Required work
Swap "choices" for "options" throughout the data below, and give back every line with nothing else changed.

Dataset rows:

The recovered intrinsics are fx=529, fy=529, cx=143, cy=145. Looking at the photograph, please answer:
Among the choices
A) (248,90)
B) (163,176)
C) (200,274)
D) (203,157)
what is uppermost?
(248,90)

Written solution
The recovered intrinsics are fx=529, fy=529, cx=143, cy=145. Looking at the photograph, please answer:
Among the options
A) (248,90)
B) (163,176)
C) (200,274)
D) (203,157)
what is uppermost?
(248,90)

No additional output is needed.